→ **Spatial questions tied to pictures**
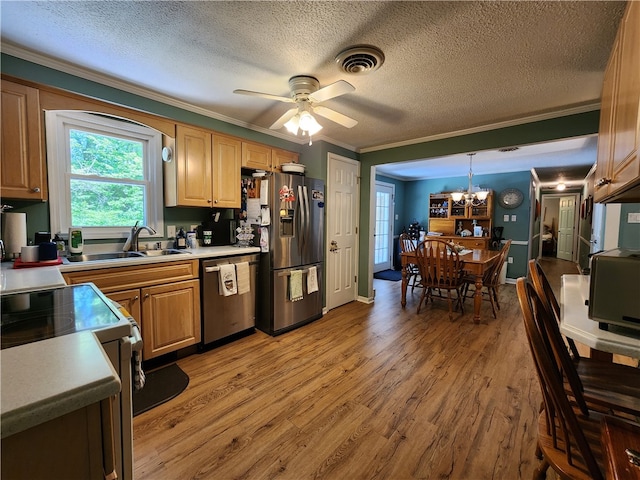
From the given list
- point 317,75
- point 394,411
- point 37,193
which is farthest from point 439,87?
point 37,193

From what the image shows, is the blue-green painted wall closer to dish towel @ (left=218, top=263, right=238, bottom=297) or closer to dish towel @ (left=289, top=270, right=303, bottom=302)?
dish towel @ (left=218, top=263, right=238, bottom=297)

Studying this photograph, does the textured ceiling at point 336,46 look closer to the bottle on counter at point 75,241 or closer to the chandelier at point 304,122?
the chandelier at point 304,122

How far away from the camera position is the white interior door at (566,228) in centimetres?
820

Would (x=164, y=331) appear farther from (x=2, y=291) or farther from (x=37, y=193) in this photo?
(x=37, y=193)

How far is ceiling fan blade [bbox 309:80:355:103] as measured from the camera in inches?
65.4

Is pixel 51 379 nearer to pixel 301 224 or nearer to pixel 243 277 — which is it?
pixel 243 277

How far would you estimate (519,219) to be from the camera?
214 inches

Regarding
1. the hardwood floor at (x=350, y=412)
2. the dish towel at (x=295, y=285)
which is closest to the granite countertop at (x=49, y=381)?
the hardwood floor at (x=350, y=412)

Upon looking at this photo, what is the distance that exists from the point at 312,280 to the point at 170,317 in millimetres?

→ **Exercise task**
Rewrite the stretch of the records from the line containing "Would (x=164, y=331)" through the end as a numbered list, dropping any blank lines.

→ **Problem solution**
1. Would (x=164, y=331) appear farther from (x=2, y=291) or farther from (x=37, y=193) in this photo?
2. (x=37, y=193)
3. How far is ceiling fan blade [bbox 309:80:355:103] as measured from the camera in inches?
4. 65.4
5. Is pixel 51 379 nearer to pixel 301 224 or nearer to pixel 243 277 — which is it?
6. pixel 243 277
7. How far would you estimate (519,219) to be from the camera?
8. 214 inches
9. Regarding
10. 1. the hardwood floor at (x=350, y=412)
11. 2. the dish towel at (x=295, y=285)
12. which is closest to the granite countertop at (x=49, y=381)?
13. the hardwood floor at (x=350, y=412)
14. Upon looking at this photo, what is the distance that exists from the point at 312,280 to the point at 170,317 in millimetres?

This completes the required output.